● Exercise passage:
Clastic reservoirs have supplied ever more reserves to the oil and gas sector because of recent scientific and technological developments (Ginting et al., 2011; Yasin et al., 2018). Several researchers have made use of cutting-edge machine learning (ML) methods to examine the full potential of such clastic reservoirs. Backpropagation (BP) networks, which have a single hidden layer and are trained by inverse propagation of errors, are among the most popular types of traditional neural networks (Della’versana, 2019; Qiang et al., 2020). Artificial Intelligence (AI) is a relatively new area of study within the field of geoscience. So far it has been applied to address many geophysical issues. Using Neural networks (NNs), it has been possible to statistically anticipate and establish the link that exists between reservoir properties and seismic data (Ding et al., 2022). A Feedforward neural network, often known as FNN, is a kind of artificial neural network that does not include connections that create a cycle or loop between its nodes. It starts at the input nodes and makes its way to the output nodes after passing through any hidden nodes. The classical example of FNN is Probabilistic Neural Network (PNN). The flow of information in FNN is unidirectional only, i.e., forward (Zell, 1994).

Characterization of reservoir properties in deeply buried sandstones in a manner that is accurate and trustworthy is, however, one of the most significant unresolved challenges. From a petrophysical viewpoint, there is no one-to-one analytical link between seismic characteristics and reservoir properties including porosity. Any attempt to calculate the true economic potential of an exploration area requires a foundation that is provided by improved reservoir characterization integrating numerous datasets (Shakir et al., 2022). This process helps decrease the level of uncertainty involved in establishing new drilling sites (Torres-Verdín and Sen, 2004; Karbalaali et al., 2013; Ali et al., 2018). To forecast rock and fluid characteristics from seismic amplitude data, many seismic inversion approaches have been developed for reservoir characterization. Various seismic inversion approaches like Amplitude Versus Offset (AVO) analysis, Amplitude Variation with incident Angle and Azimuth inversion (AVA/AVAZ), seismic scattering inversion, Simultaneous Inversion (SI), Extended Elastic Impedance (EEI) inversion, and Bayesian Inversion (BI) were extensively reviewed by Hampson et al. (2001), Zhang and Brown (2001), Rüger, (2002), Hampson et al. (2005), Gharaee (2013), Russell, (2014), and Chen and Zong, 2022, Chen et al. (2024a), Chen et al. (2024b). There are many pros and cons associated with each of these approaches, but the most common problem is that these approaches work only on pre-stack seismic data.

● Problems to solve:
1. Condense the paragraph of the reservoir characterization passage that begins "Characterization of reservoir properties in deeply buried sandstones" into a bulleted list, keeping its main facts.
2. Write the next paragraph of the reservoir characterization passage, picking up after its final sentence.

● Recorded information:
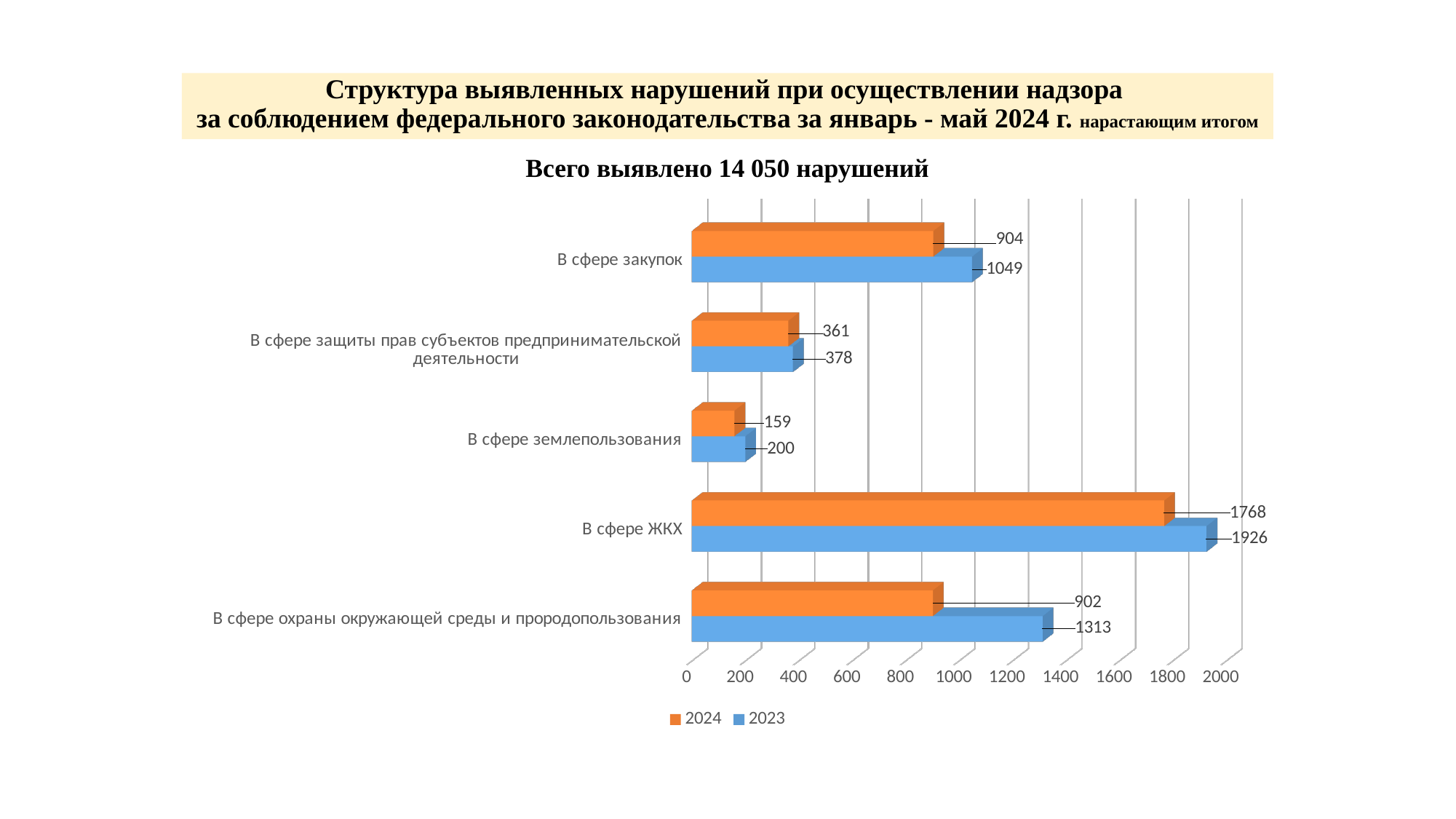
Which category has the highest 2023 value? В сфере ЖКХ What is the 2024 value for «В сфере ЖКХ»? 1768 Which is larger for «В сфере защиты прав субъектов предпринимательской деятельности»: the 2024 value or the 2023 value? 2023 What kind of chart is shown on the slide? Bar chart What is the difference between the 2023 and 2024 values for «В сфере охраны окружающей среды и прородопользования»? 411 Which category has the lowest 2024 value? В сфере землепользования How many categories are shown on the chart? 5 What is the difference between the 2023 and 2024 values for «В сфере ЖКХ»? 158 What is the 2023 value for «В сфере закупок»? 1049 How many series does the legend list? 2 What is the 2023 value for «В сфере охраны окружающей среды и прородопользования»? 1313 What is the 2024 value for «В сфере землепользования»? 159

● Answers to this exercise:
1.
- Accurately characterizing reservoir properties in deeply buried sandstones remains one of the most significant unresolved challenges.
- From a petrophysical viewpoint, there is no one-to-one analytical link between seismic characteristics and reservoir properties such as porosity.
- Improved reservoir characterization that integrates numerous datasets provides the foundation for calculating an exploration area's true economic potential and helps reduce uncertainty in establishing new drilling sites.
- Many seismic inversion approaches have been developed to forecast rock and fluid characteristics from seismic amplitude data. These include AVO analysis, AVA/AVAZ inversion, seismic scattering inversion, simultaneous inversion, EEI inversion, and Bayesian inversion.
- Each approach has pros and cons, but the most common problem is that they work only on pre-stack seismic data.

2.
NNs provide an additional method for the prediction of the spatial distribution of reservoir rock properties derived from post-stack seismic inversion (Hosseini et al., 2019). NNs do not need prior mathematical equation descriptions to learn and retain a wide variety of input-output mapping connections (Du et al., 2019). Therefore, the use of seismic inversion, which combines the two types of data coupled with NNs, is a new approach used in modern reservoir characterization. Among others, one of the most challenging tasks is the accurate prediction of petrophysical properties across the entire seismic extent beyond well control. The reason behind this difficulty is the lack of any direct correlation between petrophysical properties and seismic amplitude data (Othman et al., 2021). To tackle this problem, we employed a machine learning (ML) technique, known as ANN. The ability of ANN inversion to generate nonlinear correlations between the target and the input attribute has led to its rise in prominence in the last decade. This approach can be successfully applied to predict any reservoir property using target logs and seismic data. The NNs learn the connections and correlations between the target log and the seismic properties at each well site. Then, it uses that information to make predictions about the desired attribute in a spatially explicit 2D and 3D seismic data environment (Othman et al., 2021).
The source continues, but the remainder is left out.